Le Père Jerzy Popiełuszko, héros national polonais, protecteur spirituel du mouvement Solidarnosc, est abattu par les communistes il y a 40 ans tout juste, en octobre 1984. Dès les premiers jours qui ont suivi sa mort, il fut considéré en Pologne comme un martyr.

IL Y A QUARANTE ANS, ma patrie, la Pologne, partie intégrante du bloc de l’Est, se trouvait sous le régime d’une dictature communiste. En octobre 1984, la télévision d’État informait que le Père Jerzy Popiełuszko, prédicateur charismatique, avait été enlevé et que des agents du Service de sécurité (SB), autrement dit de la police politique du régime rouge, « ayant agi de leur propre chef », seraient impliqués. Le corps du prêtre fut bientôt retrouvé. Les experts n’en doutaient pas : il s’agissait d’un meurtre précédé d’actes de torture.

La nouvelle a bouleversé la société polonaise. À Varsovie, plus de 600 000 personnes, dont des délégations de travailleurs venus de tout le pays, ont accompagné le prêtre assassiné sur le dernier chemin. Qui était ce prêtre de 37 ans de l’archidiocèse de Varsovie, dont la mort a si profondément ému des millions de Polonais ? Pourquoi, en 2010, fut-il déclaré bienheureux par l’Église catholique ?

Pour le comprendre, il faut remonter le temps jusqu’à la Seconde Guerre mondiale. Le 1er septembre 1939, le Troisième Reich allemand a lancé une agression armée contre le territoire de la République de Pologne. Puis, conformément au pacte Ribbentrop- Molotov, conclu le 23 août de la même année, les troupes soviétiques ont attaqué la Pologne le 17 septembre, occupant une large bande de ses terres orientales. La République en tant qu’État s’est effondrée, mais en tant qu’État polonais clandestin bientôt établi, elle a opposé une résistance constante aux envahisseurs, en étroite coopération avec les Alliés.

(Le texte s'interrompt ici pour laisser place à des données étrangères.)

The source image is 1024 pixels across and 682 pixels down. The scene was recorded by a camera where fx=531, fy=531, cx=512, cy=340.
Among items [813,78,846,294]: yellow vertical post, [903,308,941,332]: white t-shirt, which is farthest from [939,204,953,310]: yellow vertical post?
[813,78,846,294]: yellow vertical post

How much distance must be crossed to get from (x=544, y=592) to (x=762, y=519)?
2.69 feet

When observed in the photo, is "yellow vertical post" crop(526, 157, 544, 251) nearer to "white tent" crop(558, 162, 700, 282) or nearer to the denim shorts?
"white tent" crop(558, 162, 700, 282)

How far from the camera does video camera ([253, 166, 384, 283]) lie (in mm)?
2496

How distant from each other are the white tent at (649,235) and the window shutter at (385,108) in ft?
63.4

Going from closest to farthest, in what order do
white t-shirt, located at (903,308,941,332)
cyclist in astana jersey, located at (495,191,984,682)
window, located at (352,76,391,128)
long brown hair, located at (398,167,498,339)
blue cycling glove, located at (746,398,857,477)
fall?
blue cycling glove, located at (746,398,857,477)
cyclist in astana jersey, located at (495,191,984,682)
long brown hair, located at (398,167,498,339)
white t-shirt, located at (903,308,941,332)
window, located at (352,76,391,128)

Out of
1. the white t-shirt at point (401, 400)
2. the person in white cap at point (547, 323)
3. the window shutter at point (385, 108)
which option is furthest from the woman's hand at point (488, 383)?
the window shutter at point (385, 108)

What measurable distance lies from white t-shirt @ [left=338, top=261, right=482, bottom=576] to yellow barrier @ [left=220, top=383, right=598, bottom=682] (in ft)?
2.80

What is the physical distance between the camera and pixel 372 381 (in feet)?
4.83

Esclavage. Entre novembre 1943 et août 1945, lors des conférences de Téhéran, Yalta et Potsdam, les dirigeants des États-Unis d’Amérique, de la Grande-Bretagne et de l’Union soviétique se sont mis d’accord sur les principes d’un nouvel ordre en Europe. Ils ont également décidé du sort de la Pologne, un pays qui, depuis mille ans avait eu sa part dans l’établissement de la culture occidentale, un pays qui avait été le premier à résister à l’invasion armée du Troisième Reich et qui non seulement n’avait jamais collaboré avec l’Allemagne nazie, mais qui avait également soutenu les troupes alliées avec des milliers de ses soldats sur tous les fronts de la lutte contre les hitlériens.

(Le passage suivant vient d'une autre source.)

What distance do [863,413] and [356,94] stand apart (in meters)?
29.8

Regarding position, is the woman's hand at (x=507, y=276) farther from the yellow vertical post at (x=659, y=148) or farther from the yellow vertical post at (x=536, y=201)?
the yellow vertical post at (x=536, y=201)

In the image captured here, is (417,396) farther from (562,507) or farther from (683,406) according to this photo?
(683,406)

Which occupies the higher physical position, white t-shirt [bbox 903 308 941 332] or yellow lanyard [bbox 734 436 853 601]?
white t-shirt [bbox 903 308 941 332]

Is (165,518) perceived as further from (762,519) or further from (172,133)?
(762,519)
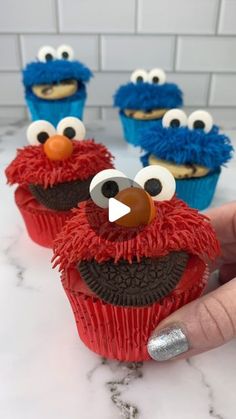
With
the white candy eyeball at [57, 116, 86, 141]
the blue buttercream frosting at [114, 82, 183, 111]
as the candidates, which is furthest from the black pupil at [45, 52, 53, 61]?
the white candy eyeball at [57, 116, 86, 141]

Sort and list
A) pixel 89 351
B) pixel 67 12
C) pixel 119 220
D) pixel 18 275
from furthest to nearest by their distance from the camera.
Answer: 1. pixel 67 12
2. pixel 18 275
3. pixel 89 351
4. pixel 119 220

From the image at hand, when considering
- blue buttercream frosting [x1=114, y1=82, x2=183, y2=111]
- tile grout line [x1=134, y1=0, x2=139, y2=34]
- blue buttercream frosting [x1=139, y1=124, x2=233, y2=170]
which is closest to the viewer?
blue buttercream frosting [x1=139, y1=124, x2=233, y2=170]

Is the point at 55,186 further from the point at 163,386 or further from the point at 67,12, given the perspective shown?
the point at 67,12

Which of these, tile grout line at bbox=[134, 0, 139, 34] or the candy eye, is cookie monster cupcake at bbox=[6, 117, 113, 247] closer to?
the candy eye

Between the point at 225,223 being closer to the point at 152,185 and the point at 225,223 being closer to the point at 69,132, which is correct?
the point at 152,185

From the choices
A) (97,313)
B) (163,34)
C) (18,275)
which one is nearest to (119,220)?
(97,313)

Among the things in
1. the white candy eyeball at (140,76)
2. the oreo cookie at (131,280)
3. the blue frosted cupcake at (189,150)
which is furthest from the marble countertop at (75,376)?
the white candy eyeball at (140,76)
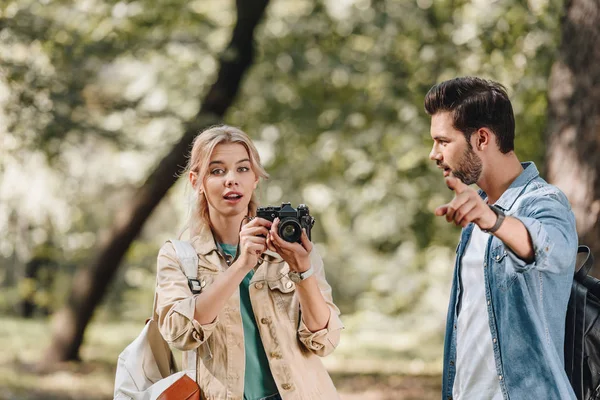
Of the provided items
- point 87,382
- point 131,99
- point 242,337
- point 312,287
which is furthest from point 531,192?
point 87,382

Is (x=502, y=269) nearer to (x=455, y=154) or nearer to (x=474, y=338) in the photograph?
(x=474, y=338)

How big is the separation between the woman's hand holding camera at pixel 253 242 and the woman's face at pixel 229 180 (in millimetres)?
330

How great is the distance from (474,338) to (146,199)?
8168 millimetres

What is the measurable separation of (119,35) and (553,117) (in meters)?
5.99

Hélas, à la suite des arrangements entre les Trois Grands, ma patrie, bien qu’officiellement libérée, est restée en réalité sous la domination des Soviétiques. Après la tragédie de l’occupation criminelle allemande, la fin de la Seconde Guerre mondiale a apporté aux Polonais non pas la liberté et le développement, mais l’esclavage communiste, les garnisons permanentes de l’Armée rouge et la subordination coloniale à l’empire, avec Moscou pour capitale.

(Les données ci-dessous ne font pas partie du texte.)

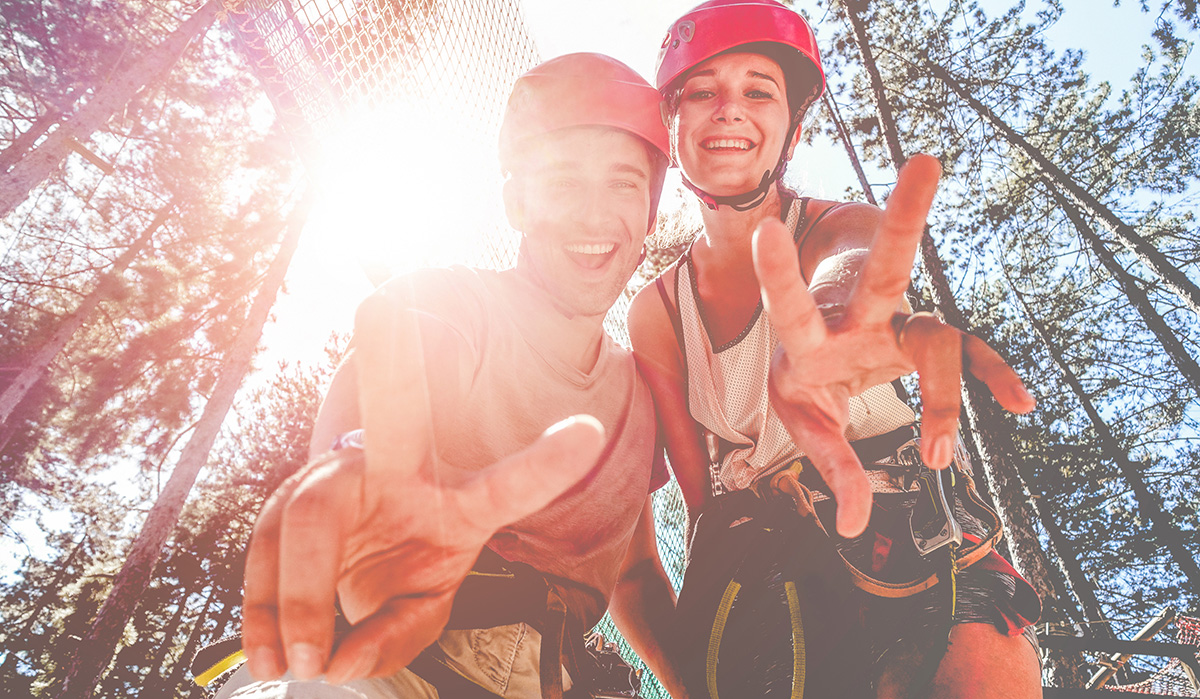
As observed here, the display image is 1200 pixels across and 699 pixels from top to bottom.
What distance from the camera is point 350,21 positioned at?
362cm

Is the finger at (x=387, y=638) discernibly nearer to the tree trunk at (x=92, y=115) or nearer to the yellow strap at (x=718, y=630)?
the yellow strap at (x=718, y=630)

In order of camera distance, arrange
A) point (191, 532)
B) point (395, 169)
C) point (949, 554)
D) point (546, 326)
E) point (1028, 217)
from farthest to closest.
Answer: point (191, 532) → point (1028, 217) → point (395, 169) → point (546, 326) → point (949, 554)

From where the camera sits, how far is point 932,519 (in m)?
2.04

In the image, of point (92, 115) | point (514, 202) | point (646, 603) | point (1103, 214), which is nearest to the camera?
point (514, 202)

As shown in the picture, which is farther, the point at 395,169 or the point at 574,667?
the point at 395,169

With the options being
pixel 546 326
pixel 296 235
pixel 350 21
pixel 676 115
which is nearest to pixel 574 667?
pixel 546 326

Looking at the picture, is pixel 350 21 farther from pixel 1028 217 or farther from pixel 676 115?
pixel 1028 217

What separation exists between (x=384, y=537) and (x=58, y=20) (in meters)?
17.2

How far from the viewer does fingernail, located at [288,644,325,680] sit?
99cm

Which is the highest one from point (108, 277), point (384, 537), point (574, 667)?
point (108, 277)

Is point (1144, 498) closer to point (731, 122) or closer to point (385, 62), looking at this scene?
point (731, 122)

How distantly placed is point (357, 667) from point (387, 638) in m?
0.07

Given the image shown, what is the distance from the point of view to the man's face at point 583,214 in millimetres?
2395

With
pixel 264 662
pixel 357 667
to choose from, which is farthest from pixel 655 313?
pixel 264 662
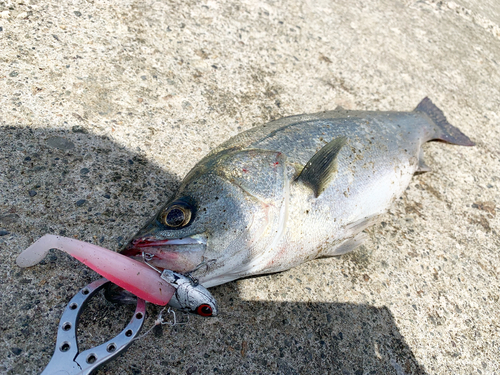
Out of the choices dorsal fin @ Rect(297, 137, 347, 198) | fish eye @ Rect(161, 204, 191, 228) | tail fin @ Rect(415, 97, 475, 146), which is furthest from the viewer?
tail fin @ Rect(415, 97, 475, 146)

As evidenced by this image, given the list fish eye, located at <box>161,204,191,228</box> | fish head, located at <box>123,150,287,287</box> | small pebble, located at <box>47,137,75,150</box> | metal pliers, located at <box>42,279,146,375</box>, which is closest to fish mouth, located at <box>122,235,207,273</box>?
fish head, located at <box>123,150,287,287</box>

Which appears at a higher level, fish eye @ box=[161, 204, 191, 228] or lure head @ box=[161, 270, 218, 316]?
fish eye @ box=[161, 204, 191, 228]

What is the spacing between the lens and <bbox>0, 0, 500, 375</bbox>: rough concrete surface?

Le pouvoir communiste, basé sur la dépendance à l’égard des Soviétiques, et son idéologie totalitaire étaient à l’opposé des idéaux et des aspirations les plus chers aux Polonais, à savoir un État souverain, le respect de la tradition chrétienne et de la liberté religieuse, une économie basée sur la propriété privée et le solidarisme social, ainsi que la volonté de rattraper les retards causés par la destruction du pays lors des deux conflits mondiaux. Malheureusement, les craintes des patriotes polonais se sont confirmées. Les effets de l’installation du communisme en Pologne furent similaires à ceux observés ailleurs dans le monde : exploitation politique et économique par l’URSS, économie inefficace, paupérisation généralisée, travail au-dessus des forces humaines, privilèges de « l’aristocratie rouge » oisive, piétinement systémique des droits de l’homme et de la culture nationale authentique, censure stricte et État policier, procès spectacles, pacifications sanglantes des protestations ouvrières, meurtres et autres crimes de l’appareil de répression agissant en toute impunité.

Vérité. La vie sociale dans la Pologne dirigée par les communistes fut empoisonnée par des phénomènes décrits de manière prophétique par George Orwell dans 1984, son roman au titre significatif. Parmi eux, par exemple, la novlangue et la double pensée, ou encore des manifestations publiques de haine envers les personnes qualifiées d’« ennemis du peuple » par les autorités. Pour être considéré comme tel, il n’était pas nécessaire d’appeler à un renversement du régime et de critiquer ses erreurs et sa méchanceté. Il suffisait d’évoquer des faits avérés et utiliser – dans le respect de leur sens originel – des notions telles que la liberté, la justice, la dignité de l’homme et du travailleur, la solidarité. Il suffisait de parler du mal qu’est la tyrannie de la peur et de l’opportunisme, de la vérité comme valeur non seulement dans la vie individuelle, mais aussi dans la vie collective, de la vision chrétienne de la société et de l’amour de la patrie. Il suffisait de rester calme face aux pressions et au harcèlement, de prier publiquement pour les opposants persécutés et emprisonnés, d’apporter un soutien spirituel et moral aux personnes intérieurement libres.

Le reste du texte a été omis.